The first map is of the entire peninsula including the lighthouse and surround ocean. The ocean colors indicate depth contours while the lines on land indicate height contours above the water line.
The black and white version of the above.
Focused on the end of the peninsula.
View of the cavern at sea level. This map also shows that some of the columns have been hollowed out and are linked to the main cave by treacherous rope-and-plank bridges.
The second level of the sea caves.
So there you have it. I would love for people to use this location in their own games. If you do, please drop me a comment.

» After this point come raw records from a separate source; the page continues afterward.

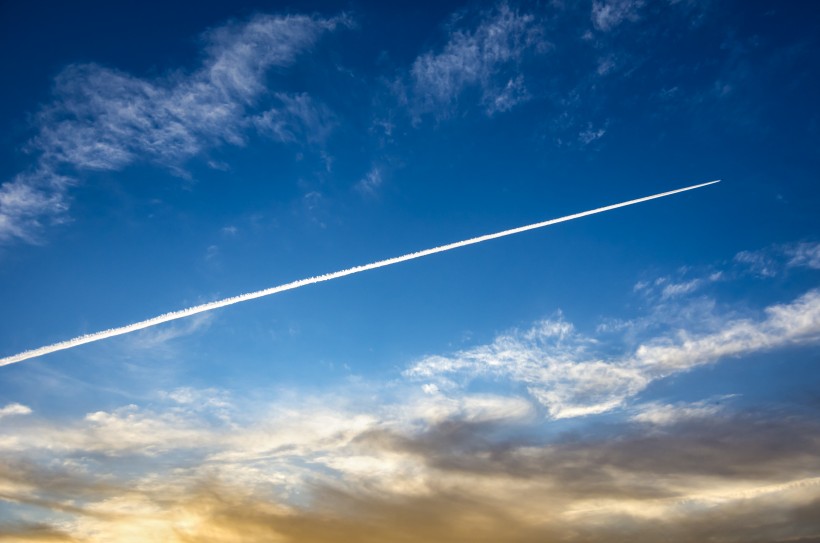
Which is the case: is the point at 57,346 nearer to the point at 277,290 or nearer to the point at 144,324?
the point at 144,324

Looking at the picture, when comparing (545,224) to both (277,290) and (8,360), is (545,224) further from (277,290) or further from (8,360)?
(8,360)

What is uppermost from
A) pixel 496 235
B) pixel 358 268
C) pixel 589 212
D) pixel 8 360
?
pixel 589 212

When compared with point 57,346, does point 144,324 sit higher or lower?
higher

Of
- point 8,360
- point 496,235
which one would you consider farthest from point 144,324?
point 496,235

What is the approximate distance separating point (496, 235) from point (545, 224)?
7285 mm

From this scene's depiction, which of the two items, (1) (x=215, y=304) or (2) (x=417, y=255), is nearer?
(1) (x=215, y=304)

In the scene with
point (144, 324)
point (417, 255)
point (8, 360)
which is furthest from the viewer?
point (417, 255)

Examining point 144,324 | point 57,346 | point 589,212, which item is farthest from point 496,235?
point 57,346

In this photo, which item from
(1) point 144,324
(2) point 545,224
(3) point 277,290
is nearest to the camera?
(1) point 144,324

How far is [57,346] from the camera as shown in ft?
143

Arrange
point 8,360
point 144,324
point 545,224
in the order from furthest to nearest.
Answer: point 545,224, point 144,324, point 8,360

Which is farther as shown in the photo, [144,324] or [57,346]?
[144,324]

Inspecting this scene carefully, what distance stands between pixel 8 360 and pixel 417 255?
40730mm

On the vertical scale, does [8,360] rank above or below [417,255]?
below
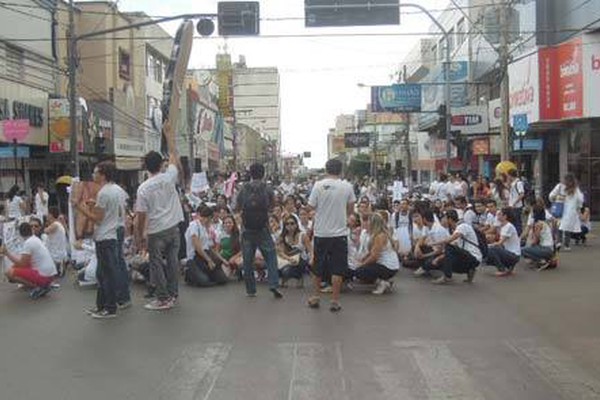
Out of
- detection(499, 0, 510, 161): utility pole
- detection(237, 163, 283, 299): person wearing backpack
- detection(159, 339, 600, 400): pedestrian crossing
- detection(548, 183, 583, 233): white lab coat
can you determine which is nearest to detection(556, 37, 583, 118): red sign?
detection(499, 0, 510, 161): utility pole

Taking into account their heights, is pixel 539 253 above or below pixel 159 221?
below

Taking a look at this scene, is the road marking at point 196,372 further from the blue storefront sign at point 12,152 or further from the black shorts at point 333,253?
the blue storefront sign at point 12,152

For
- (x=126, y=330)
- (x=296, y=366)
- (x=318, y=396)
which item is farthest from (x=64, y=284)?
(x=318, y=396)

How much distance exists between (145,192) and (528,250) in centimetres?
718

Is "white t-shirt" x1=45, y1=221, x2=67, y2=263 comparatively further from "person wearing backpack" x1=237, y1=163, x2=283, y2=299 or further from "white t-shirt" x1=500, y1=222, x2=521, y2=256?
"white t-shirt" x1=500, y1=222, x2=521, y2=256

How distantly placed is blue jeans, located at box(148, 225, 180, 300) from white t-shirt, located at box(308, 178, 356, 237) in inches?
67.4

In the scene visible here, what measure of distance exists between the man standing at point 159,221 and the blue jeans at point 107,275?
437mm

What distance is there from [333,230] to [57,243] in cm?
579

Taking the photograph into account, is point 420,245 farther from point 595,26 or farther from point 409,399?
point 595,26

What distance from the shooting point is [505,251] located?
44.6ft

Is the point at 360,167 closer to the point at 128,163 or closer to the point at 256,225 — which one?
the point at 128,163

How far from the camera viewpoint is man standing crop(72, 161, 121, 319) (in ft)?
32.4

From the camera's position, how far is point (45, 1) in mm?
31703

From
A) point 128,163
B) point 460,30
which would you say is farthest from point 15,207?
point 460,30
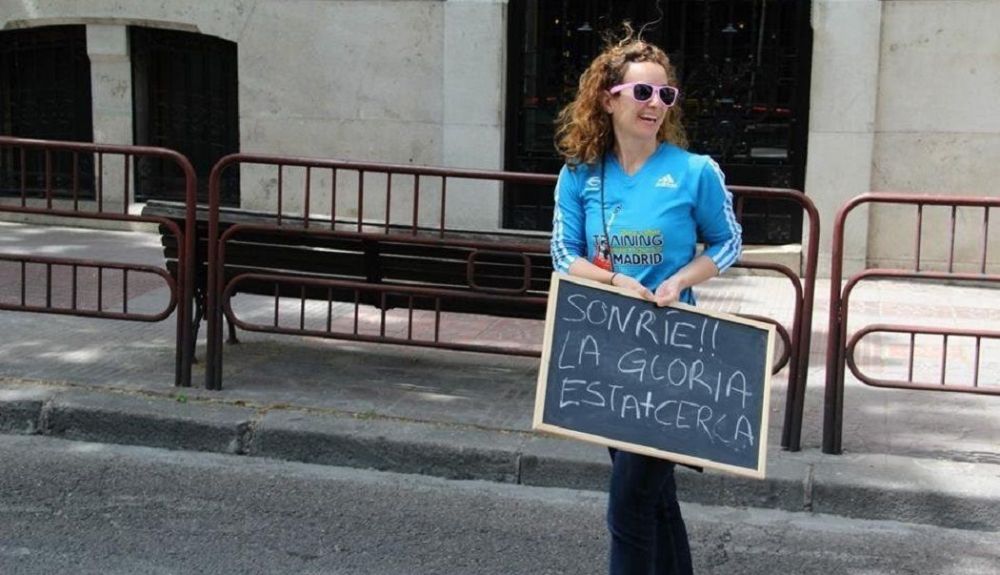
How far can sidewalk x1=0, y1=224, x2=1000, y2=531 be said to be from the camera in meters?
5.41

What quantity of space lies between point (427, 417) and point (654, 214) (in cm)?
272

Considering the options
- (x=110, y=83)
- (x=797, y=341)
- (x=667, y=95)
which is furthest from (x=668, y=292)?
(x=110, y=83)

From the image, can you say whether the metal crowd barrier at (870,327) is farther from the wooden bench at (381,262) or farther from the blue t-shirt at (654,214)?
the blue t-shirt at (654,214)

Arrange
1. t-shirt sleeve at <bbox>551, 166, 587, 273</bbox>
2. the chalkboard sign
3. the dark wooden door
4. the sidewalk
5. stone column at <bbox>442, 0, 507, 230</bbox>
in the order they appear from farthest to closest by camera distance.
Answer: the dark wooden door
stone column at <bbox>442, 0, 507, 230</bbox>
the sidewalk
t-shirt sleeve at <bbox>551, 166, 587, 273</bbox>
the chalkboard sign

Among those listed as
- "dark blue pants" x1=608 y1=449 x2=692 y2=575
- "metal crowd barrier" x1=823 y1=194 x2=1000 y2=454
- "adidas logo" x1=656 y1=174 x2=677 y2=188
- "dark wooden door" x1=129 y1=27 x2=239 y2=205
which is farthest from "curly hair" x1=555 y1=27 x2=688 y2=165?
"dark wooden door" x1=129 y1=27 x2=239 y2=205

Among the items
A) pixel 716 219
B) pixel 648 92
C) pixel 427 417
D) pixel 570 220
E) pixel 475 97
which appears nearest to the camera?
pixel 648 92

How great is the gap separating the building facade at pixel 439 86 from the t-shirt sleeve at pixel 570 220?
740cm

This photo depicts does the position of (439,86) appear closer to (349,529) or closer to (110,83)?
(110,83)

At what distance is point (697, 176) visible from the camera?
147 inches

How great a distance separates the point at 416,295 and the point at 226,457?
1.23 metres

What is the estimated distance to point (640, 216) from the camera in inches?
146

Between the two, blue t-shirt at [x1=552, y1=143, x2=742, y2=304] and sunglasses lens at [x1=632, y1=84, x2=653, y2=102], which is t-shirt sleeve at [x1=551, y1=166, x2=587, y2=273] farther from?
sunglasses lens at [x1=632, y1=84, x2=653, y2=102]

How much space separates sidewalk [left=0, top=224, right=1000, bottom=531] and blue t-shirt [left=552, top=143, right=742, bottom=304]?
1.94 meters

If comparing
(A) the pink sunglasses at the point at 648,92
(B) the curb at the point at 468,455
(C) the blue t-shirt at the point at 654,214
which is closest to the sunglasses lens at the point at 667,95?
(A) the pink sunglasses at the point at 648,92
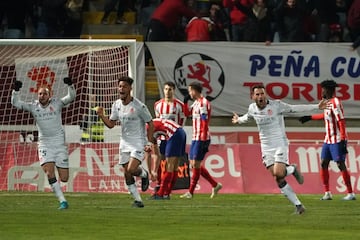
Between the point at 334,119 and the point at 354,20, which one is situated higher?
the point at 354,20

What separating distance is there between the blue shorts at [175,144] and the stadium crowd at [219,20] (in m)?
6.53

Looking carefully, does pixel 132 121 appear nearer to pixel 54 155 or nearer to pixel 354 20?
pixel 54 155

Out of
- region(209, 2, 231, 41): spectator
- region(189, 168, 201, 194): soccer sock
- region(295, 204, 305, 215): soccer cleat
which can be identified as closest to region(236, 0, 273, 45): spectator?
region(209, 2, 231, 41): spectator

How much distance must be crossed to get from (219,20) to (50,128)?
10.5 meters

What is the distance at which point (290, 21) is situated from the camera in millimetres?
28812

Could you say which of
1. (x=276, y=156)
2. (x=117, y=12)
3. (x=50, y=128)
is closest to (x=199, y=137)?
(x=50, y=128)

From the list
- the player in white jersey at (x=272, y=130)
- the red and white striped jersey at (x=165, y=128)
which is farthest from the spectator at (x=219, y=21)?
the player in white jersey at (x=272, y=130)

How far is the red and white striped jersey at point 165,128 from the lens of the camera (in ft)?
72.1

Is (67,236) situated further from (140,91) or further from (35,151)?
(140,91)

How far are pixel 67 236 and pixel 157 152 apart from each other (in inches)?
332

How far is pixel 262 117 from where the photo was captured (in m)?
18.8

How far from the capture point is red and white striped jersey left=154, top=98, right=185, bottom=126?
22.6 m

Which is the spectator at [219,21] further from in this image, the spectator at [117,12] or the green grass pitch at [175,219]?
the green grass pitch at [175,219]

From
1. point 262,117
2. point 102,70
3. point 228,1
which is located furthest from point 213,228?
point 228,1
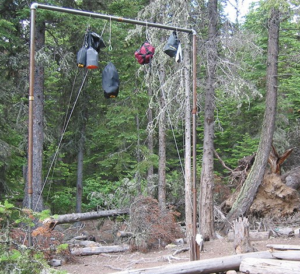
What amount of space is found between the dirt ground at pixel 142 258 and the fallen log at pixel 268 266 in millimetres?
2328

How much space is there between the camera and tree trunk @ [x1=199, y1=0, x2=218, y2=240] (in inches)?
400

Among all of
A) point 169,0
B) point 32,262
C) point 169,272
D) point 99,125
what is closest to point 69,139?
point 99,125

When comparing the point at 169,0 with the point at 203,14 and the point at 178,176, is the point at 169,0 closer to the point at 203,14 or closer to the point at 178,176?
the point at 203,14

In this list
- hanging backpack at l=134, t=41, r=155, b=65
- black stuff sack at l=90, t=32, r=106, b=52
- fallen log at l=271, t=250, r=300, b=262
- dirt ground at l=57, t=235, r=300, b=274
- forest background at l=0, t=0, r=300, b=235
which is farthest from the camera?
forest background at l=0, t=0, r=300, b=235

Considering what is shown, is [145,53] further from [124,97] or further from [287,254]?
[124,97]

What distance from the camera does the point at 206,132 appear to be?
10430mm

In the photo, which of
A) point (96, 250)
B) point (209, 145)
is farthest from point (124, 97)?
point (96, 250)

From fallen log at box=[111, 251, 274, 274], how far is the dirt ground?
200cm

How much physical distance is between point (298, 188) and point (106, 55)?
7.90 metres

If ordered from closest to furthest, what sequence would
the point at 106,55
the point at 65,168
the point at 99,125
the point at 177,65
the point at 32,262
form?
the point at 32,262 < the point at 177,65 < the point at 106,55 < the point at 99,125 < the point at 65,168

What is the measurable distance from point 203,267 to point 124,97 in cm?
906

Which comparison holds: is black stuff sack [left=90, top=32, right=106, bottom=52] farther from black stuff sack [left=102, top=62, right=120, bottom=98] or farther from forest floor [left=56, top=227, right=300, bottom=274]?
forest floor [left=56, top=227, right=300, bottom=274]

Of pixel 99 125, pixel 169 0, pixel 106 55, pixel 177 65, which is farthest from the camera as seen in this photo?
pixel 99 125

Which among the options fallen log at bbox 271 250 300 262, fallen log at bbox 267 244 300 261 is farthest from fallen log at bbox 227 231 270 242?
fallen log at bbox 271 250 300 262
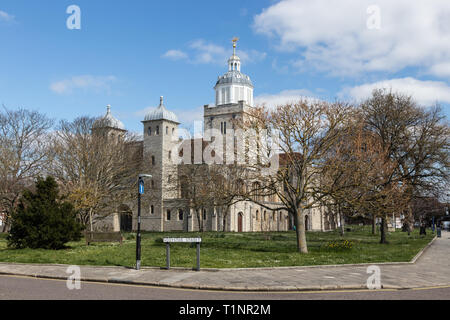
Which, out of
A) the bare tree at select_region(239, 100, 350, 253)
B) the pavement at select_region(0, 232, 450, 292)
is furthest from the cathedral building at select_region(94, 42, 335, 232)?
the pavement at select_region(0, 232, 450, 292)

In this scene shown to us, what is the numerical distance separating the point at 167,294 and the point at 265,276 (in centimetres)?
366

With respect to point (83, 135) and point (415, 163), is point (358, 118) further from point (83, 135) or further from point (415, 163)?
point (83, 135)

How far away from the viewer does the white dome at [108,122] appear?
52350mm

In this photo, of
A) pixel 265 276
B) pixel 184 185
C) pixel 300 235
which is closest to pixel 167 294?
pixel 265 276

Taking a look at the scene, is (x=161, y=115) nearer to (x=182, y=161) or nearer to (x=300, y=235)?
(x=182, y=161)

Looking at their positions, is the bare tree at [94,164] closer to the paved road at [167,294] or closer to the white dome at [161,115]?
the white dome at [161,115]

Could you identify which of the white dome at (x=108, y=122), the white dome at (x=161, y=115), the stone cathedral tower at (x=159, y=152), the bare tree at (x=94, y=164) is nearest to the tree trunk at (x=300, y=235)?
the bare tree at (x=94, y=164)

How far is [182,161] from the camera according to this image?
6494 cm

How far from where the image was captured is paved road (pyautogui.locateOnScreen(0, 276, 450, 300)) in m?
9.84

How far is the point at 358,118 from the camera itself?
968 inches

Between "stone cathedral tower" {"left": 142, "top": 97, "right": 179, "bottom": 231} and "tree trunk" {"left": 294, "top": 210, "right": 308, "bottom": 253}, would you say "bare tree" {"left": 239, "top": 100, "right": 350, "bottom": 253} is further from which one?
"stone cathedral tower" {"left": 142, "top": 97, "right": 179, "bottom": 231}

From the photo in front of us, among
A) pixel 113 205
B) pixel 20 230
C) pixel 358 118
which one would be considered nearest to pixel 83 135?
pixel 113 205

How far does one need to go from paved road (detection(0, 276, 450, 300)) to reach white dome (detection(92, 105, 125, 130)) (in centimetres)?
4260
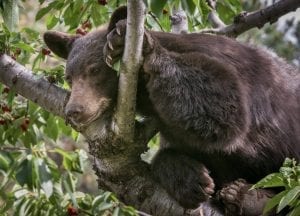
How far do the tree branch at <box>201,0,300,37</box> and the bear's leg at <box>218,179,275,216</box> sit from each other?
5.89ft

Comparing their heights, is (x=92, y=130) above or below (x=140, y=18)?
below

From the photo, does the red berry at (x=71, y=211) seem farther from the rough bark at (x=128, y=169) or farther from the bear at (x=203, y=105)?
the bear at (x=203, y=105)

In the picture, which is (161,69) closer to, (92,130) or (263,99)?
(92,130)

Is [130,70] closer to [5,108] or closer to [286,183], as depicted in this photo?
[286,183]

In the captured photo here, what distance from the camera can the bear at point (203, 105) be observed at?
454 centimetres

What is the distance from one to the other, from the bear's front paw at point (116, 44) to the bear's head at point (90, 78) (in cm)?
33

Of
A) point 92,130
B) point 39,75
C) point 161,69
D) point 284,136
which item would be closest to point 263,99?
point 284,136

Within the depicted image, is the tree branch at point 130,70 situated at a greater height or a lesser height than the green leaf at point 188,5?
lesser

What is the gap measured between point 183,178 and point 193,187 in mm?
127

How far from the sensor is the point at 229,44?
203 inches

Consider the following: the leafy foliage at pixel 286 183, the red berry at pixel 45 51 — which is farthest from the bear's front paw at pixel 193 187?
the red berry at pixel 45 51

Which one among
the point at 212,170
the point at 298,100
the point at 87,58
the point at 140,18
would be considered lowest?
the point at 212,170

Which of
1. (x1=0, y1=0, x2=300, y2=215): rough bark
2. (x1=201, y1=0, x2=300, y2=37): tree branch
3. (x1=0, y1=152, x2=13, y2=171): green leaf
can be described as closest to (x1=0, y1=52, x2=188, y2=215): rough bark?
(x1=0, y1=0, x2=300, y2=215): rough bark

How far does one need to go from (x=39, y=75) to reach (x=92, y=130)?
84cm
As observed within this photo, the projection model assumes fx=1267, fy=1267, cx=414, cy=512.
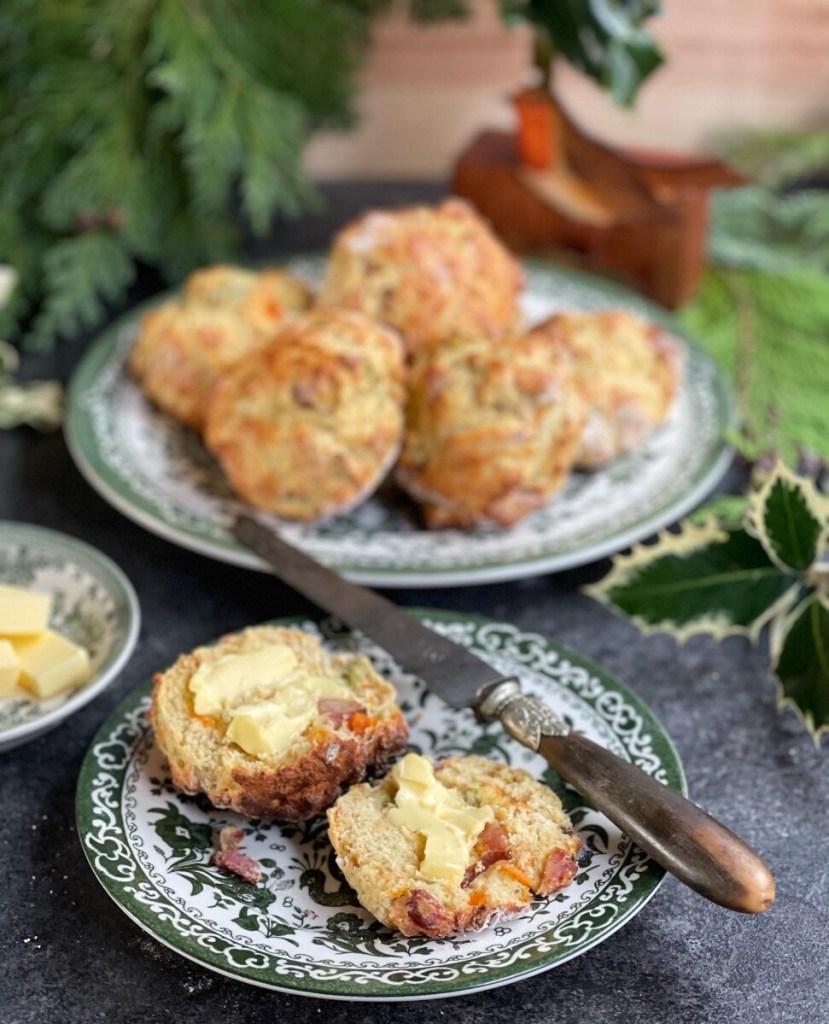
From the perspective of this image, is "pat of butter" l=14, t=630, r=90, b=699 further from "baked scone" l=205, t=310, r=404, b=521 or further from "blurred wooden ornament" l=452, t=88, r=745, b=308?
"blurred wooden ornament" l=452, t=88, r=745, b=308

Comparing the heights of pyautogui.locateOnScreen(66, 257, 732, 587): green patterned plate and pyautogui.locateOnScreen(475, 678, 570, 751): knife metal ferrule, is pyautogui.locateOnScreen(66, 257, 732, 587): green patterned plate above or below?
below

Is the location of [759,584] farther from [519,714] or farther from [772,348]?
[772,348]

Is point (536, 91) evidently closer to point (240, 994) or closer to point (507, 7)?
point (507, 7)

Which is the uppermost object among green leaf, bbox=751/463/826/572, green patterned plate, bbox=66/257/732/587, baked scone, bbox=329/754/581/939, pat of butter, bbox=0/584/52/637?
green leaf, bbox=751/463/826/572

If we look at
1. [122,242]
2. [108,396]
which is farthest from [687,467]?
[122,242]

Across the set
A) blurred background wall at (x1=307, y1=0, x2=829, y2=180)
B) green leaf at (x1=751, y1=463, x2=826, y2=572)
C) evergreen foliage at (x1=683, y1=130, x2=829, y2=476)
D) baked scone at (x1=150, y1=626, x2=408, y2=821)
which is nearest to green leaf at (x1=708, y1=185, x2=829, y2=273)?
evergreen foliage at (x1=683, y1=130, x2=829, y2=476)

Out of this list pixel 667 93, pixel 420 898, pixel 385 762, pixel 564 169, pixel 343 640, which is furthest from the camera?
pixel 667 93
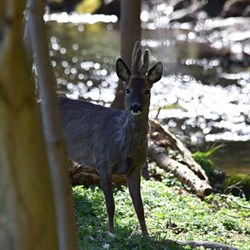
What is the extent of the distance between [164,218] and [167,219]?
0.14m

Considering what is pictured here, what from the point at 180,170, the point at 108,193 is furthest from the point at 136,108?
the point at 180,170

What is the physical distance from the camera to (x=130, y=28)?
38.3 ft

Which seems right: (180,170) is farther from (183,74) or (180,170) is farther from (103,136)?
(183,74)

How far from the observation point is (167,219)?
30.1ft

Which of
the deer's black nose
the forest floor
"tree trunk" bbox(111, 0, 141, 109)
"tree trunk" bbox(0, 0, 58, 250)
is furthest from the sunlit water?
"tree trunk" bbox(0, 0, 58, 250)

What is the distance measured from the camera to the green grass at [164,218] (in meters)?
7.69

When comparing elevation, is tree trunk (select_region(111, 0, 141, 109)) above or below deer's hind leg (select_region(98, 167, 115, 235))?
above

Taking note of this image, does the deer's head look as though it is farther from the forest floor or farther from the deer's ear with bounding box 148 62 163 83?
the forest floor

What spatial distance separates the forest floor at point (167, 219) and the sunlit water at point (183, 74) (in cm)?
217

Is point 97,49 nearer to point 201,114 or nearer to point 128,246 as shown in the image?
point 201,114

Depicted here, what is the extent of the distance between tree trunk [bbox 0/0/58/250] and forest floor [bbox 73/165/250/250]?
3359mm

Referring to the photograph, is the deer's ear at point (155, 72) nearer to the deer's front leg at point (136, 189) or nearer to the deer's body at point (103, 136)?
the deer's body at point (103, 136)

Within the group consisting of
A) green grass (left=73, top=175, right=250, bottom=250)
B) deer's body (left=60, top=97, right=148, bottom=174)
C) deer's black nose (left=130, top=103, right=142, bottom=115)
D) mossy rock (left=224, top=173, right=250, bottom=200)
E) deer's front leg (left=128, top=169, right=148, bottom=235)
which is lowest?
mossy rock (left=224, top=173, right=250, bottom=200)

That is very, very, very nice work!
ReplyDeleteInnsmouth fishmen... pirates... an evil lighthouse keeper... a storehouse of ancient relics, perhaps?
Lots of adventure to be had from a map like that!
As a guy who draws dungeons (I almost said cartographer, but that I am not), the detail that caught my eye is the way the gridlines don't quite touch the walls making them distinctly visible yet obviously differentiated from the structure. I know how to do this if I were to do it via computer, but the thought of trying this by hand is enough to keep me posting mostly gridless maps
ReplyDeleteDyson--
ReplyDeleteWell, all of those maps were done by computer. I'm glad that you noticed that small detail--that is something that I do with all of my maps, and something that I think makes quite a nice positive difference in how my maps look.
For what it's worth, I'm not a real cartographer either.